Initial seed funding from investors in 2017 helped Yeo and team build out Locana at Johnson & Johnson Innovation, JLABS — a startup incubator located just five minutes from his UC San Diego lab — perform proof-of-concept experiments to “de-risk” the technology, and eventually attract their Series A funding.

Engaging patients

From the early days of Locana, Yeo realized that even with the best team, investors, resources and science, one thing was missing: the patient’s perspective.

“For me, as a basic scientist, a challenge that I try to overcome is understanding the patient's point of view,” he said. “We are good at what we do, which is to understand and unearth theoretical concepts, and try to apply and build upon them. But ultimately, if we’re trying to produce a clinical product for patients, the most important thing is to understand their needs.”

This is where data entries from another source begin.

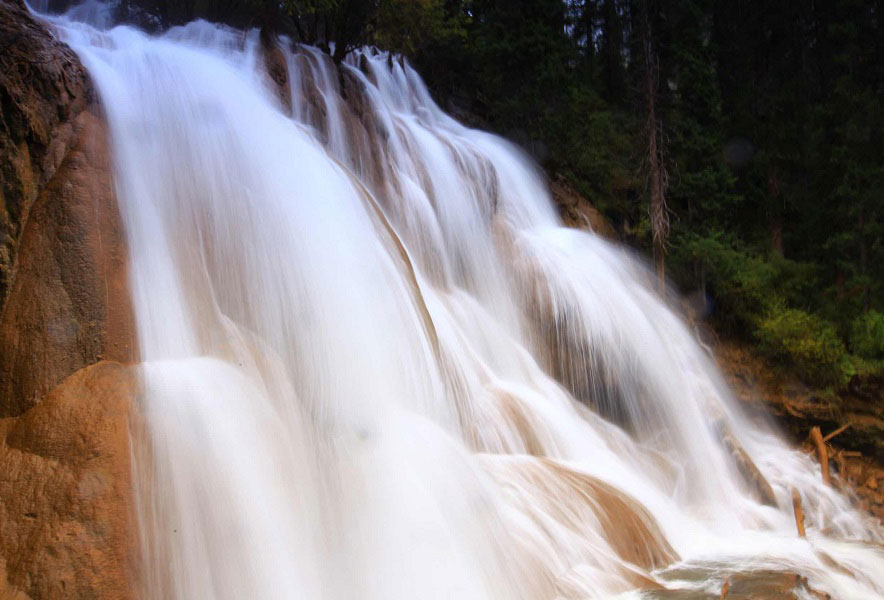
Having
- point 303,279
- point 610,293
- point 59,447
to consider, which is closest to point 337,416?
point 303,279

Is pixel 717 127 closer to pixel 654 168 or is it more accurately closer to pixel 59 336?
pixel 654 168

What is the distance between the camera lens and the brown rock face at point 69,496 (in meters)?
3.44

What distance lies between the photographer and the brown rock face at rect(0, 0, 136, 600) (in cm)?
354

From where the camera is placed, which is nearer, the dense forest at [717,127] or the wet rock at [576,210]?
the dense forest at [717,127]

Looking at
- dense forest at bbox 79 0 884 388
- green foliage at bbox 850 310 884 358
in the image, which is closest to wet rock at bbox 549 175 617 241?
dense forest at bbox 79 0 884 388

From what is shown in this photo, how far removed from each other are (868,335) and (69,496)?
40.3 feet

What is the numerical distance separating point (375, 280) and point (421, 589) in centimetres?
287

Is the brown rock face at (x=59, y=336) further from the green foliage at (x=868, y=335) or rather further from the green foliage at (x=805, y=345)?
the green foliage at (x=868, y=335)

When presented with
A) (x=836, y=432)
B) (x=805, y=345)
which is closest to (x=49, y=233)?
(x=836, y=432)

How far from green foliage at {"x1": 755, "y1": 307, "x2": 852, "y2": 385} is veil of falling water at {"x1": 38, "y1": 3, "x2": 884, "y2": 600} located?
1.85 metres

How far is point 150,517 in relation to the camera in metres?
3.81

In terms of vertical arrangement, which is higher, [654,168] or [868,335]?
[654,168]

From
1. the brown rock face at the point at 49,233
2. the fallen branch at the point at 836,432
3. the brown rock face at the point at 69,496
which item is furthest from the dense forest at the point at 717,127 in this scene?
the brown rock face at the point at 69,496

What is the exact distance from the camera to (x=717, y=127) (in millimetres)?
15336
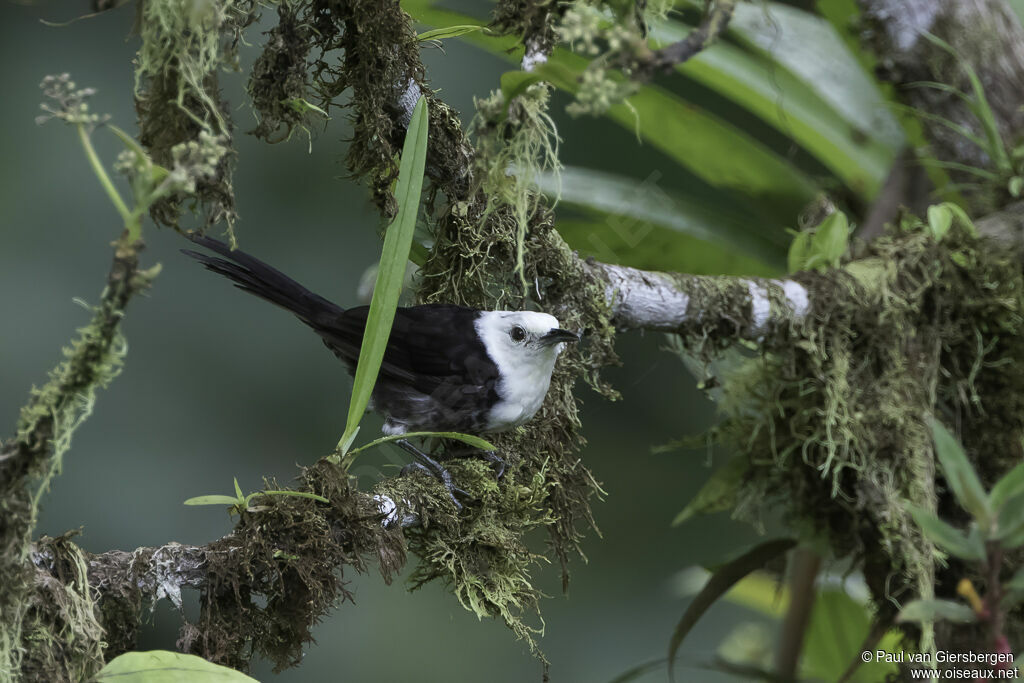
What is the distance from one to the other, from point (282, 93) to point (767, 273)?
5.19ft

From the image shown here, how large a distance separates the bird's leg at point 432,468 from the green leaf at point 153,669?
1.56 feet

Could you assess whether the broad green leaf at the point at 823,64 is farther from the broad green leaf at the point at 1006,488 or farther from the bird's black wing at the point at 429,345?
the broad green leaf at the point at 1006,488

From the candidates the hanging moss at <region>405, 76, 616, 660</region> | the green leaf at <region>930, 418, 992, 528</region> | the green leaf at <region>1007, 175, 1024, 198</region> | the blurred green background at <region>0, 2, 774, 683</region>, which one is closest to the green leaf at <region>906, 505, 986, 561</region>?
→ the green leaf at <region>930, 418, 992, 528</region>

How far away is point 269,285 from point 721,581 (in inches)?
47.6

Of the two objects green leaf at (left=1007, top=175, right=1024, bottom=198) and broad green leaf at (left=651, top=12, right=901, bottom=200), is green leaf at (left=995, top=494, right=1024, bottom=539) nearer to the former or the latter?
green leaf at (left=1007, top=175, right=1024, bottom=198)

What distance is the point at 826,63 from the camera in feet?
8.27

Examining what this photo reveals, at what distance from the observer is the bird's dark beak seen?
138 cm

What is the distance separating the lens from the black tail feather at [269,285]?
1335 mm

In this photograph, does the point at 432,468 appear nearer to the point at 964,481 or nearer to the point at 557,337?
the point at 557,337

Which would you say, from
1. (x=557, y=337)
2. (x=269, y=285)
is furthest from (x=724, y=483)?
(x=269, y=285)

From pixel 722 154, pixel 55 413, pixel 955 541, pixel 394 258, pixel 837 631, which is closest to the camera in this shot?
pixel 55 413

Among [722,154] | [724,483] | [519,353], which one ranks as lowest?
[724,483]

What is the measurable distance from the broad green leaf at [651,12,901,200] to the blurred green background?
58 cm

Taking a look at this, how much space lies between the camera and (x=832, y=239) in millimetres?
1869
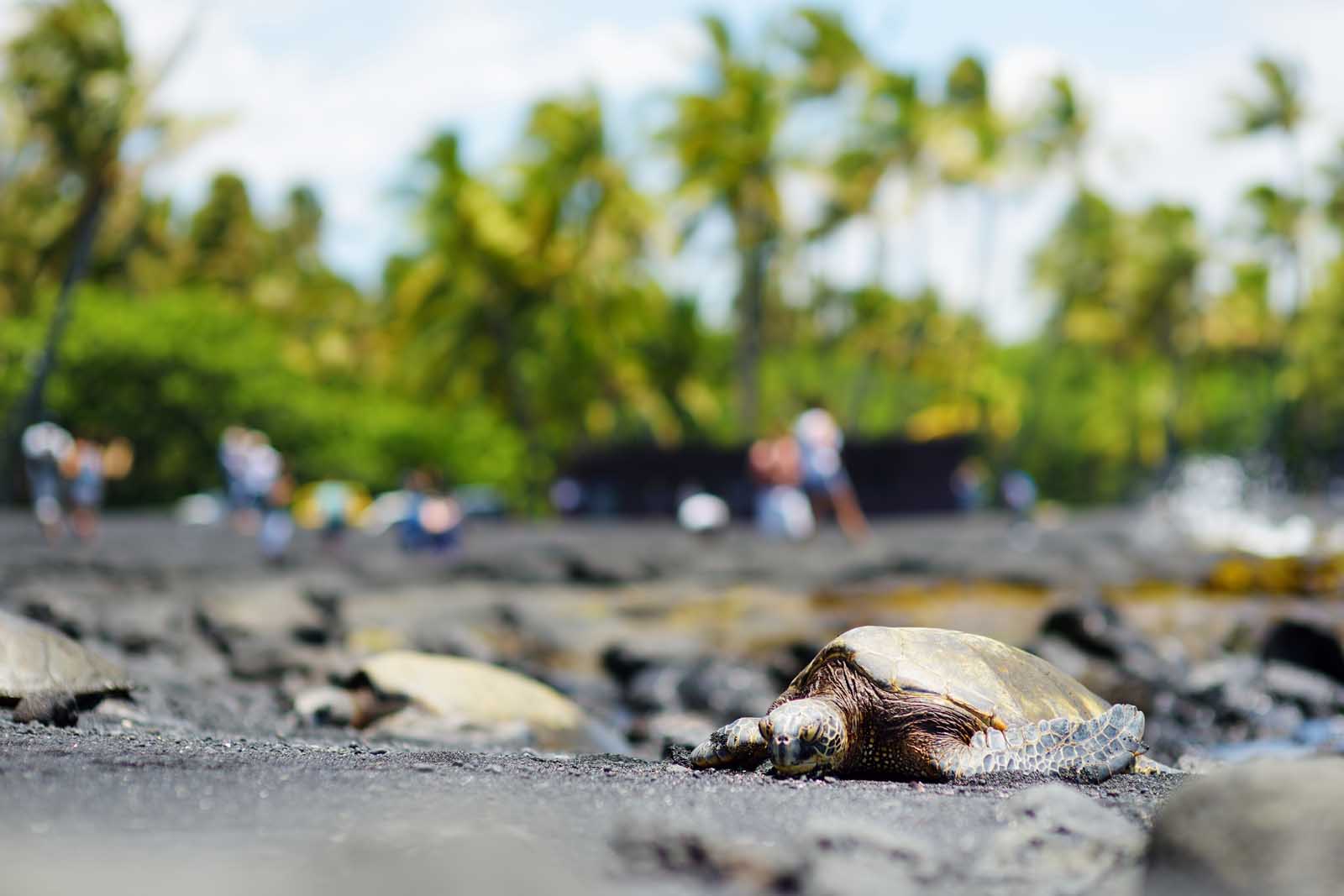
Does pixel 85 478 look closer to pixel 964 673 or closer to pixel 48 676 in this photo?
pixel 48 676

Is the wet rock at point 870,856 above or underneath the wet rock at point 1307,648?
above

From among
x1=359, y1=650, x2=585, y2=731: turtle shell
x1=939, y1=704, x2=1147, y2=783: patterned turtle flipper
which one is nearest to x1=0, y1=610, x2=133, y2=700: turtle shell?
x1=359, y1=650, x2=585, y2=731: turtle shell

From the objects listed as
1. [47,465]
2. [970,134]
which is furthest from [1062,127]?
[47,465]

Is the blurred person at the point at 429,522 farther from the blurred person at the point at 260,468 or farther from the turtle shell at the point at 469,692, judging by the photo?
the turtle shell at the point at 469,692

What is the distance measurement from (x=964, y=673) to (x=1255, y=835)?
1.59 meters

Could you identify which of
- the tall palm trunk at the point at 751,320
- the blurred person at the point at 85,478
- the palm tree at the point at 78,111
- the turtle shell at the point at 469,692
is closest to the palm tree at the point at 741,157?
the tall palm trunk at the point at 751,320

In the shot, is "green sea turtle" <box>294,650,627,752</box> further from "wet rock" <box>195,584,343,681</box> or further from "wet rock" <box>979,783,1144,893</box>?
"wet rock" <box>979,783,1144,893</box>

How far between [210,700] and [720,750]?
3.19m

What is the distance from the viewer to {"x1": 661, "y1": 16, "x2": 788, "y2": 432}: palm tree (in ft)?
103

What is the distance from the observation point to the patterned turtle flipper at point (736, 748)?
12.9 ft

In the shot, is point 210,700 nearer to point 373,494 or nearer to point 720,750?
point 720,750

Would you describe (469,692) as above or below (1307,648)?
above

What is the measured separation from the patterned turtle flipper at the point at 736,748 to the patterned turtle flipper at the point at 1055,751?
0.57 m

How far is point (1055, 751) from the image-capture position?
395 cm
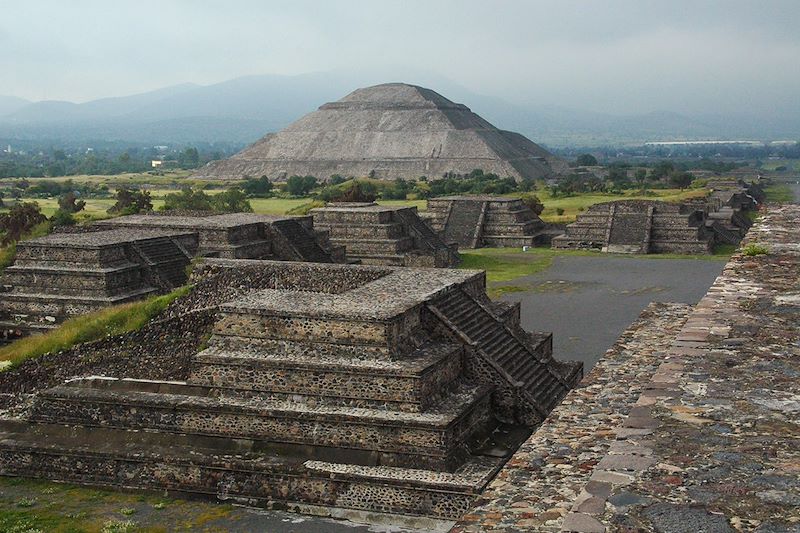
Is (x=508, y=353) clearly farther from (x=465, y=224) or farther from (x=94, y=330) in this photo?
(x=465, y=224)

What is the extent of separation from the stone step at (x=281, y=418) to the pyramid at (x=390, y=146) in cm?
7735

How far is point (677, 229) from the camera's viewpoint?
39406 millimetres

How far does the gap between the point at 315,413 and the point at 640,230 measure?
105 ft

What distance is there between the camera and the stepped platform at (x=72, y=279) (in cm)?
1927

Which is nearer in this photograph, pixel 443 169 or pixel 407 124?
pixel 443 169

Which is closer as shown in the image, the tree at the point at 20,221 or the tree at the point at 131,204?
the tree at the point at 131,204

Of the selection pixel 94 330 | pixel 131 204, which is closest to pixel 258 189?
pixel 131 204

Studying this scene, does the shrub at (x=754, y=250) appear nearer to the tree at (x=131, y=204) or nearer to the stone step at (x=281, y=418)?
the stone step at (x=281, y=418)

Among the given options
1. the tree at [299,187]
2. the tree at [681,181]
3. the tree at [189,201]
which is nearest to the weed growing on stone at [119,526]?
the tree at [189,201]

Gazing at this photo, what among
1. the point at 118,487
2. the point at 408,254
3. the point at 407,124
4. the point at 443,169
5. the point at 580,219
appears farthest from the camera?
the point at 407,124

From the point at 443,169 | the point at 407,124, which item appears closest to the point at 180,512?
the point at 443,169

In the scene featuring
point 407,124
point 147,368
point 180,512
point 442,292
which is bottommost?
point 180,512

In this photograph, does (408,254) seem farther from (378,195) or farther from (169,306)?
(378,195)

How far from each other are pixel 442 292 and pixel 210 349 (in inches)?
141
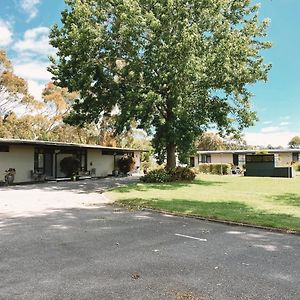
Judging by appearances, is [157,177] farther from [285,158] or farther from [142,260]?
[285,158]

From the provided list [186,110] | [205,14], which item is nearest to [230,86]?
[186,110]

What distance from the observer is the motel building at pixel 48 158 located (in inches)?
984

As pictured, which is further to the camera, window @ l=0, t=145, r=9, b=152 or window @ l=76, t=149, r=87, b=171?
window @ l=76, t=149, r=87, b=171

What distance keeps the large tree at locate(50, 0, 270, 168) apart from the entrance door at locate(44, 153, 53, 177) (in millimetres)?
4291

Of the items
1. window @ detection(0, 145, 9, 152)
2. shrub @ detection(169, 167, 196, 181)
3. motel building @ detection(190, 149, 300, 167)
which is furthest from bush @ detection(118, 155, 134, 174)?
window @ detection(0, 145, 9, 152)

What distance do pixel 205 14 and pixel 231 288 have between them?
23.1 meters

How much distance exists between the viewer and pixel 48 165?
97.6 feet

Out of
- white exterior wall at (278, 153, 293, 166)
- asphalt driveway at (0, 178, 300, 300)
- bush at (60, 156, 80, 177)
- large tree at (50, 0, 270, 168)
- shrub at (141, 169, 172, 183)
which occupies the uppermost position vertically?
large tree at (50, 0, 270, 168)

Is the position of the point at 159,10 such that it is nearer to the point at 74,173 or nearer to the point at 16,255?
the point at 74,173

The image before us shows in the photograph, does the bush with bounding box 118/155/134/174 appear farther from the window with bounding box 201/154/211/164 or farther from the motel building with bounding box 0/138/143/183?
the window with bounding box 201/154/211/164

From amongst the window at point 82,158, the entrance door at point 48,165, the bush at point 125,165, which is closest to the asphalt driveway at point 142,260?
the entrance door at point 48,165

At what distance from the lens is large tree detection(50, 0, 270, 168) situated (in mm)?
22922

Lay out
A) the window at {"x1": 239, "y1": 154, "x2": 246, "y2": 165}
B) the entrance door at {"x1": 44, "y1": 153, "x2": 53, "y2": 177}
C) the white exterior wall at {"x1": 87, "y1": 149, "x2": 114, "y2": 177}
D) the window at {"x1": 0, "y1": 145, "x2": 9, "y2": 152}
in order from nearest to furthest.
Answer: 1. the window at {"x1": 0, "y1": 145, "x2": 9, "y2": 152}
2. the entrance door at {"x1": 44, "y1": 153, "x2": 53, "y2": 177}
3. the white exterior wall at {"x1": 87, "y1": 149, "x2": 114, "y2": 177}
4. the window at {"x1": 239, "y1": 154, "x2": 246, "y2": 165}

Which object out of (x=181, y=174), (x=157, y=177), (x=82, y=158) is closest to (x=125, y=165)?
(x=82, y=158)
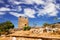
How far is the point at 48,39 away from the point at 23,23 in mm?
39775

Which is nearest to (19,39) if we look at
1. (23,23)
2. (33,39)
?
(33,39)

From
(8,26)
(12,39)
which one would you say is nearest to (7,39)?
(12,39)

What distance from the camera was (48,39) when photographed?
439cm

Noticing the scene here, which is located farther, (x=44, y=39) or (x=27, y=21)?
(x=27, y=21)

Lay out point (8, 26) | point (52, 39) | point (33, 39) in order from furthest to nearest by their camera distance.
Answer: point (8, 26), point (33, 39), point (52, 39)

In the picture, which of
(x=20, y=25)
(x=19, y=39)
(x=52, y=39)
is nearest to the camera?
(x=52, y=39)

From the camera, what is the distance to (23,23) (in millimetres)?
44062

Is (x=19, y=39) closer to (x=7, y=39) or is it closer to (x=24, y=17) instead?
(x=7, y=39)

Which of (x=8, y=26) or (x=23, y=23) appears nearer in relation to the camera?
(x=8, y=26)

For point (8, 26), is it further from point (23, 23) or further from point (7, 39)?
point (7, 39)

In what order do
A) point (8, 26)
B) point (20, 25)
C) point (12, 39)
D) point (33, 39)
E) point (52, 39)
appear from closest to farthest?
point (52, 39) → point (33, 39) → point (12, 39) → point (8, 26) → point (20, 25)

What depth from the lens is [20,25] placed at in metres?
43.3

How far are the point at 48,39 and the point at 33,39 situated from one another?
0.60 meters

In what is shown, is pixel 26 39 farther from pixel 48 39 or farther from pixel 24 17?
pixel 24 17
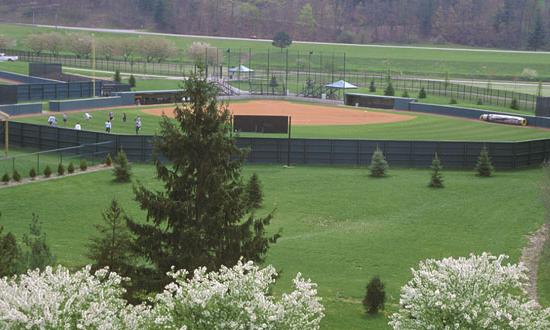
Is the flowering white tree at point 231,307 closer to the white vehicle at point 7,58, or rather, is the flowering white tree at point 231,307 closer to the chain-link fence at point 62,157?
the chain-link fence at point 62,157

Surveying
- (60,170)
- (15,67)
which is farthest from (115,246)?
(15,67)

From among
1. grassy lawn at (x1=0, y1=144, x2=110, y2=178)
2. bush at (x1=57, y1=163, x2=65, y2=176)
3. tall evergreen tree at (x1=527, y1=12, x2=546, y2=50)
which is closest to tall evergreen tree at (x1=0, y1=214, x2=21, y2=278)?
bush at (x1=57, y1=163, x2=65, y2=176)

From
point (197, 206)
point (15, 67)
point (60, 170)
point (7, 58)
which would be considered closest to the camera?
point (197, 206)

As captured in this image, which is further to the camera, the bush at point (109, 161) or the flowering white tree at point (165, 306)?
the bush at point (109, 161)

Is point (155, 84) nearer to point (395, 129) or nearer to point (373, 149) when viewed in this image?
point (395, 129)

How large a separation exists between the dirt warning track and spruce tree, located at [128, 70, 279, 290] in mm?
45921

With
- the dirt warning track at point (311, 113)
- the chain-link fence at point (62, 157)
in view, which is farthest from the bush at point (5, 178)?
the dirt warning track at point (311, 113)

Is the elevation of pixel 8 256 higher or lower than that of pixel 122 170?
higher

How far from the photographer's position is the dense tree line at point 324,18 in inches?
6919

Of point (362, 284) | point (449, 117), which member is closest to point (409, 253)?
point (362, 284)

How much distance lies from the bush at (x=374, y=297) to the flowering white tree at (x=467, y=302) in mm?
8225

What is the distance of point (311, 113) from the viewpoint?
76125 millimetres

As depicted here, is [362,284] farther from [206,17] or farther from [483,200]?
[206,17]

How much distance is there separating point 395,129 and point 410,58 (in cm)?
7981
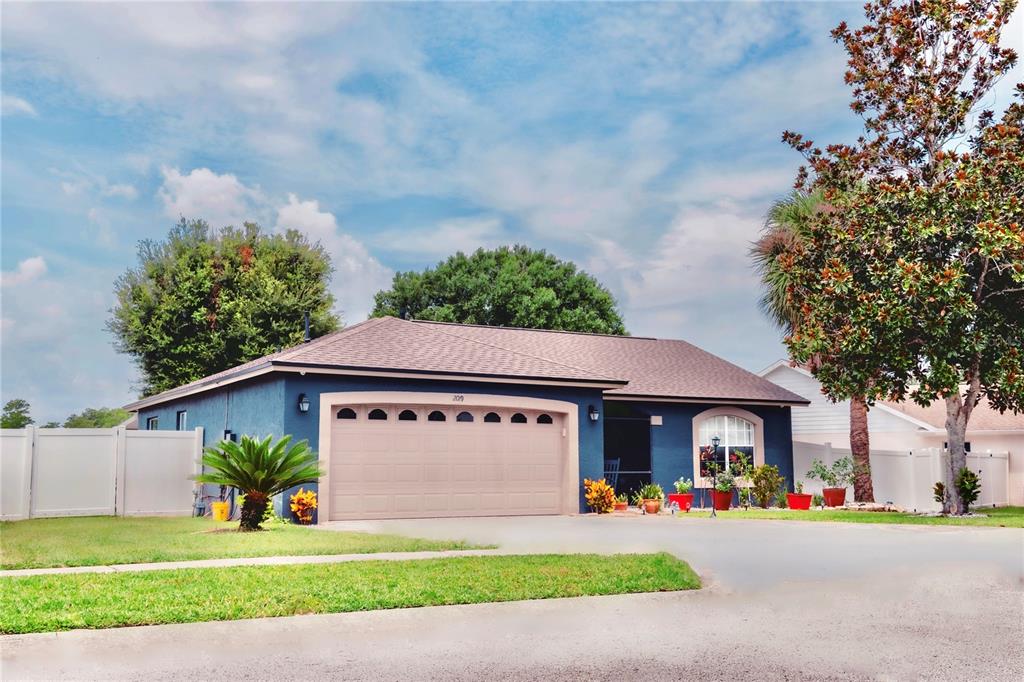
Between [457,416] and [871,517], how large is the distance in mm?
10049

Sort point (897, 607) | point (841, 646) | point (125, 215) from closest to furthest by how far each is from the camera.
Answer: point (841, 646), point (897, 607), point (125, 215)

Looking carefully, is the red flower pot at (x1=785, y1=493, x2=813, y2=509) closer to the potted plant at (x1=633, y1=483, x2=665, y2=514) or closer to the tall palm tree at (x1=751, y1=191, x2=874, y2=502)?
the tall palm tree at (x1=751, y1=191, x2=874, y2=502)

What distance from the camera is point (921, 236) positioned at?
21469 mm

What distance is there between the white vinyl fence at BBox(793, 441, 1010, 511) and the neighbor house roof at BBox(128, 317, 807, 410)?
285 cm

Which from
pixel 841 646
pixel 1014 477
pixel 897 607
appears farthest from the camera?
pixel 1014 477

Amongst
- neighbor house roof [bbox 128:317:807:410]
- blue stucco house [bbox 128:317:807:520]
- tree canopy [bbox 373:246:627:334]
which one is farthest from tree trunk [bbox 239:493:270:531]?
tree canopy [bbox 373:246:627:334]

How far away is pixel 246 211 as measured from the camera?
47.9m

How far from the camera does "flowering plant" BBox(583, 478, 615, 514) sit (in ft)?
75.4

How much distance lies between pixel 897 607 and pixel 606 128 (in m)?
18.1

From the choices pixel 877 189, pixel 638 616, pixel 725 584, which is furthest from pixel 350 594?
pixel 877 189

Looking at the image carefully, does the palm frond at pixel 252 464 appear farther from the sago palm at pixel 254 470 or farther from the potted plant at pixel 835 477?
the potted plant at pixel 835 477

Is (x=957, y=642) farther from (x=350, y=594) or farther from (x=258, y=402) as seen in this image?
(x=258, y=402)

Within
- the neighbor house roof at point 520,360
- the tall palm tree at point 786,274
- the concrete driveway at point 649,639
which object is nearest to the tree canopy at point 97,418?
the neighbor house roof at point 520,360

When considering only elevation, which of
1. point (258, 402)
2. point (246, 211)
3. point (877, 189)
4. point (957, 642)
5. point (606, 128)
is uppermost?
point (246, 211)
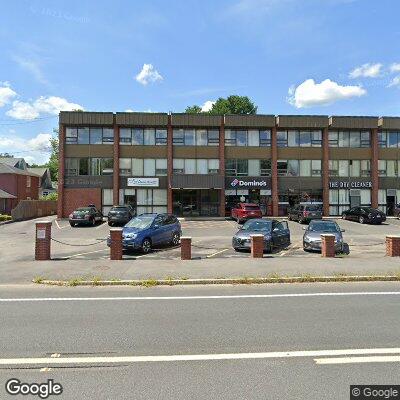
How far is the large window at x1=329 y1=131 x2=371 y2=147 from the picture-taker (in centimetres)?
4178

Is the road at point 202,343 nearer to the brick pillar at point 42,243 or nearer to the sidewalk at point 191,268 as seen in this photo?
the sidewalk at point 191,268

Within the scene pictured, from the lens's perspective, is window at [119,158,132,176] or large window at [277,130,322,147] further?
large window at [277,130,322,147]

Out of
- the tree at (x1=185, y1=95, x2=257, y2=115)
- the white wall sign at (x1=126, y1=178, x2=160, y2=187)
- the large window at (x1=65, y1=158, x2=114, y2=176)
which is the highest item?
the tree at (x1=185, y1=95, x2=257, y2=115)

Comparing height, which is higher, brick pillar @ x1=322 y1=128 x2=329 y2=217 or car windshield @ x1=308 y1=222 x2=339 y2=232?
brick pillar @ x1=322 y1=128 x2=329 y2=217

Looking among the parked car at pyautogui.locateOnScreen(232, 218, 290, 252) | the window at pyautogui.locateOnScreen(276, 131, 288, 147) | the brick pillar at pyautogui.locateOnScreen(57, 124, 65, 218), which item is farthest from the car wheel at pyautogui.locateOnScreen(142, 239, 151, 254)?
the window at pyautogui.locateOnScreen(276, 131, 288, 147)

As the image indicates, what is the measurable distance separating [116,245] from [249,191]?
1099 inches

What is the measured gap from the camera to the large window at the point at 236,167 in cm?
4047

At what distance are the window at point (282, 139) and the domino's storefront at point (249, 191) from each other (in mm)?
3833

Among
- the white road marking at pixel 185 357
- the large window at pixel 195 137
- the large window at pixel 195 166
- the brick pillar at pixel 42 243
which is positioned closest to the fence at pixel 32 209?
the large window at pixel 195 166

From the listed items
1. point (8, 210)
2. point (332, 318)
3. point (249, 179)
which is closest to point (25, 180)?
point (8, 210)

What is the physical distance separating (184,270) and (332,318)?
543cm

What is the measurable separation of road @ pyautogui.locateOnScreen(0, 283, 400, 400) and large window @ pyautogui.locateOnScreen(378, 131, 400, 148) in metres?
36.7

Yeo enjoys going to conferences where he gets to meet patients with myotonic dystrophy and other conditions, their caregivers and their physicians.

“We often make assumptions about the symptoms or pathology that we are trying to treat. And frequently that assumption is incorrect,” he said.

For example, reading research papers about myotonic dystrophy gave Yeo and team the impression that the disease’s key feature is muscle weakness. But after meeting patients with the disease, they learned that there are many other issues that are often very important to them as well, such as excessive daytime sleepiness and gastrointestinal problems.

“And so that has helped us as scientists in the academic environment build new ways to think about the disease,” he said. “Without this insight, we could be wasting our time. Or we could develop something that might really help patients living with a disease, but not know it because we weren’t looking for the right features.

“I am always humbled by what I learn.”

Disclosure: Gene Yeo is co-founder, member of the Board of Directors, on the Scientific Advisory Board, equity holder, and paid consultant for Locana.